De capital importancia
Jul 18, 2007
Roberto Salinas

Apetito de auto-destrucción

México es un eje fundamental para el futuro de los criterios económicos de la región. Esta es, de alguna forma, la última oportunidad para hacer las cosas que se quedaron pendientes, y hacerlas bien.

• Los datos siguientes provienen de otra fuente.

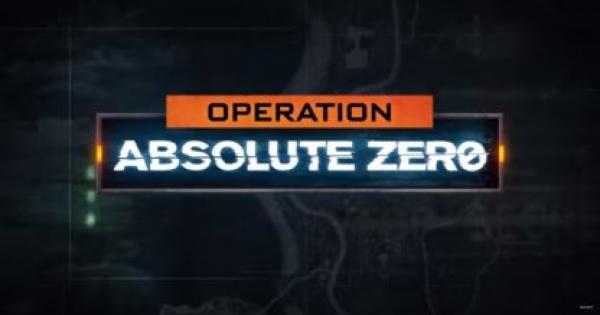 CoD: BO4 | Dec. 18 - Update Summary: Operation Absolute Zero | Call of Duty: Black Ops 4 - GameWith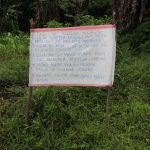 The Water Project: Ematetie Community, Weku Spring -  The Chart Installed At The Spring
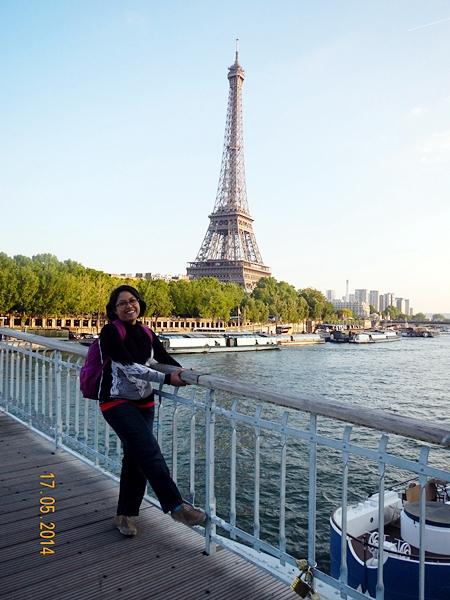 Akhirnya, ketemu sama Eiffel juga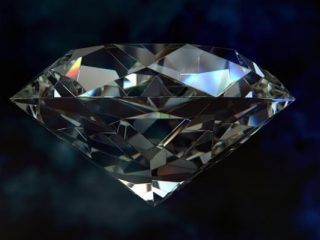 Diamonds - Miracle Campaign Marketing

La derrama económica en la zona latinoamericana implica una paradoja para el futuro de la región. Sabemos, por un lado, que un país no puede prosperar bajo las recetas de estatización, planeación central y otras terribles medidas del nuevo populismo. Pero, entonces, ¿por qué han florecido las recetas equivocadas probadas en países como Bolivia, Venezuela o Ecuador?

 

Sobre este tema, Álvaro Vargas Llosa, Carlos Alberto Montaner y Plinio Apuleyo Mendoza distinguen entre dos tipos de “izquierda” latinoamericana, en su nueva polémica, El Regreso del Idiota. Por un lado, existe la izquierda “vegetariana,” auto-descrita como una política “progresista,” que usa medios de mercado para fines sociales, pero que, en el fondo, respeta los criterios de desarrollo como apertura comercial, estabilidad de precios o equilibrio en las finanzas públicas. Chile es el ejemplo favorito—gobernado durante casi dos décadas por gobiernos de izquierda, pero con niveles de desarrollo dignos de naciones desarrolladas.

 

Nuestro criterio es diferente—hay, en política económica, lo que funciona, y lo que no funciona. Además, entre lo que funciona, es necesario hacer las cosas bien, aterrizarlas hasta las últimas consecuencias. Si a los ingredientes de este recetario se le quiere llamar de “izquierda,” o “progresista,” o de “derecha,” o de “centro-izquierda,” es un asunto de gustos semánticos. La distinción entre “derecha” e “izquierda,” en materia económica, no es de utilidad, de hecho, sólo contribuye a oscurecer el debate, el diálogo abierto, sobre los requisitos para lograr mayor crecimiento y mayor nivel de vida.

 

Otro tipo de izquierda, nos dicen nuestros tres amigos, es de índole destructivo—la “izquierda carnívora,” tipificada por Chávez, Evo Morales, y en nuestro país, uno que otro mesías tropical. La izquierda “carnívora,” así vista, implica las recetas antiguas de perfecta auto-destrucción: estatización de los medios de producción, manipulación de los mercados financieros, política fiscal expansiva, y demás.

 

Sabemos que este apetito de auto-destrucción implica una crisis estructural en esos países, tarde o temprano. La paradoja es, precisamente, ¿por qué? ¿Es poder político? ¿O es ignorancia? ¿Acaso enfrentamos una teología del nuevo populismo? No sabemos. Haría una gran diferencia, para sus propias causas, que los programas de política económica de los Chávez y los Morales se centraran en las recetas que funcionan. La evidencia nos dice que, eventualmente, esos países sufrirán mayor pobreza.

 

México, así visto, es un eje fundamental para el futuro de los criterios económicos de la región. Esta es, de alguna forma, la última oportunidad para hacer las cosas que se quedaron pendientes, y hacerlas bien. De otra forma, podríamos enfrentar el mismo tipo de apetito auto-destructivo que hoy caracteriza a esta supuesta izquierda “carnívora.”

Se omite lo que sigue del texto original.